* Фрагмент документа
II. Долина Акстафы и озеро Гокча.

  
   Уже глубокою ночью вышли мы на станции Акстафа, откуда идет почтовая дорога мимо озера Гокчи в Эривань и Эчмиадзин. Вокзал просторный и удобный, так что оказалось возможным не только хорошо поужинать гокчинскою форелью и другими приличными яствами, но и отлично выспаться в отдельных комнатах, мужской и дамской, на широких, мягких диванах. Почтовый староста сам является на вокзал в ожидании проезжих, так что мы без всякого затруднения наняли поместительную четырехместную коляску четвериком за 20 руб., вместе с прогонами, до станции Семеновки, в 92 верстах от Акстафы. От Семеновки держит почту уже другой содержатель. В семь часов утра, напившись кофе, двинулись мы в путь. Облачное утро было довольно прохладно, но когда ободнялось, и южное солнце выкатилось на расчистившееся небо, стало совсем тепло, так что пришлось снять осенние пальто.
   Я не воображал, что долина Акстафы - сплошной альбом прекрасных видов. Широкие лесные пазухи, таинственно выглядывающие темные ущелья, скалистые пики, купающиеся в горячей синеве неба, живописные обрывы. Удивительно ласкает глаз перспектива лесных гор, уходящих вдаль чередующимися грядами разнообразных тонов, постепенно ослабевающих и замирающих наконец чуть видным туманным гребнем. Особенно прелестна лесная долина за станцией Караван-Сарай до станции Чарсатайской. Вообще, дорогу эту нельзя назвать совсем пустынной: в девяти верстах от Акстафы городок Казах с несколькими магазинами, с людным базаром, с домами хотя и бескрышими, но уже с большими, светлыми окнами, а не с щелочками, как в обыкновенных татарских домах.

* Что сделать
Назовите все станции, которые упоминаются в отрывке о долине Акстафы.

* Записи из набора данных
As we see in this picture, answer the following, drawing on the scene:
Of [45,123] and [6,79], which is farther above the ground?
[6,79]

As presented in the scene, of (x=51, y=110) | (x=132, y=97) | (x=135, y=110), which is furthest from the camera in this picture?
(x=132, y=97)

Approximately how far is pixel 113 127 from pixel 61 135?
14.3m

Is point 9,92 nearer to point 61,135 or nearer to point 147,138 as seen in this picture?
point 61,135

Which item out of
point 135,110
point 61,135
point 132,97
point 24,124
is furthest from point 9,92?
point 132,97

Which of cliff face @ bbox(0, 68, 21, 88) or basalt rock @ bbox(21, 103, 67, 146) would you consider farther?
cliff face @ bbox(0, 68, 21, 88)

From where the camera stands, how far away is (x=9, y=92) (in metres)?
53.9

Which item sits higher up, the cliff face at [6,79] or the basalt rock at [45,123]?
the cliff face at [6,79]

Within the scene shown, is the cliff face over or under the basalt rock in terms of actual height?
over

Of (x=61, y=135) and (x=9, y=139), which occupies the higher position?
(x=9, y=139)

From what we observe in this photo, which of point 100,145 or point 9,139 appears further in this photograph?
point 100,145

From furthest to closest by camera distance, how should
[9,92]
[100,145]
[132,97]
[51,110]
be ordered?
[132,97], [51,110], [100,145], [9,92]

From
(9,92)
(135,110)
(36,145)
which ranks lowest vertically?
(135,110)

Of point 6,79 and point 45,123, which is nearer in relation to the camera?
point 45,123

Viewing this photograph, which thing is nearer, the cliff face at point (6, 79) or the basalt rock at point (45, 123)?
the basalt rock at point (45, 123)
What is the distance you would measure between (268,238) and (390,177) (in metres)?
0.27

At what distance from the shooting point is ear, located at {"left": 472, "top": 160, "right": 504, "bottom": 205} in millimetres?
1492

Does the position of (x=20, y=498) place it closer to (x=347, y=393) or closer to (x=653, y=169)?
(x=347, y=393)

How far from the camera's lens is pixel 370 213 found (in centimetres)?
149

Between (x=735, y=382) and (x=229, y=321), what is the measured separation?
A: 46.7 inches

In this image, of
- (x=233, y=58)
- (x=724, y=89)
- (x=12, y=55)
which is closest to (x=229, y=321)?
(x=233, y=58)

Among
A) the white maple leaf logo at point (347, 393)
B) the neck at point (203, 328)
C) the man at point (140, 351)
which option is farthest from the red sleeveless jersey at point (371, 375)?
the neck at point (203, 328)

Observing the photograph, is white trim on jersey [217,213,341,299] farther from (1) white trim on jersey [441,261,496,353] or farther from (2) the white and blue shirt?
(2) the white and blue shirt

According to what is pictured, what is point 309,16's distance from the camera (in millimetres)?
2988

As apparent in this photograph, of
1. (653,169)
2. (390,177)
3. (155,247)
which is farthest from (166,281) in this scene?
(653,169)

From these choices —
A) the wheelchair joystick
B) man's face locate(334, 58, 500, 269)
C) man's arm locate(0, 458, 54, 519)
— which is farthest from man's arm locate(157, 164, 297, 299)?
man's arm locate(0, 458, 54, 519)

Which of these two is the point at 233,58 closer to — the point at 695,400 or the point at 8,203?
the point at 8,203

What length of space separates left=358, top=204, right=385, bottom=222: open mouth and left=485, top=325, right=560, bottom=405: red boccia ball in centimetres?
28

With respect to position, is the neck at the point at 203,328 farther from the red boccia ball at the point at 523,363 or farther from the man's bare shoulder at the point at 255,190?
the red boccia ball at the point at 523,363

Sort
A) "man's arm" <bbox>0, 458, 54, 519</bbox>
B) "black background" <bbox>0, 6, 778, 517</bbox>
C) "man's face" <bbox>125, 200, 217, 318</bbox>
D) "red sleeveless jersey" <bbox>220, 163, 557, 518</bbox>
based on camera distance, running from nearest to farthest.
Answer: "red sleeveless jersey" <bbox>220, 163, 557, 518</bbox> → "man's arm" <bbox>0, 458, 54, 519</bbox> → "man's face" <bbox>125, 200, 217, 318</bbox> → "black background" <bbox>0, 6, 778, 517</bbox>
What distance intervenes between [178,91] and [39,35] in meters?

* Ожидаемый ответ
Акстафа, Семеновка, Караван-Сарай, Чарсатайская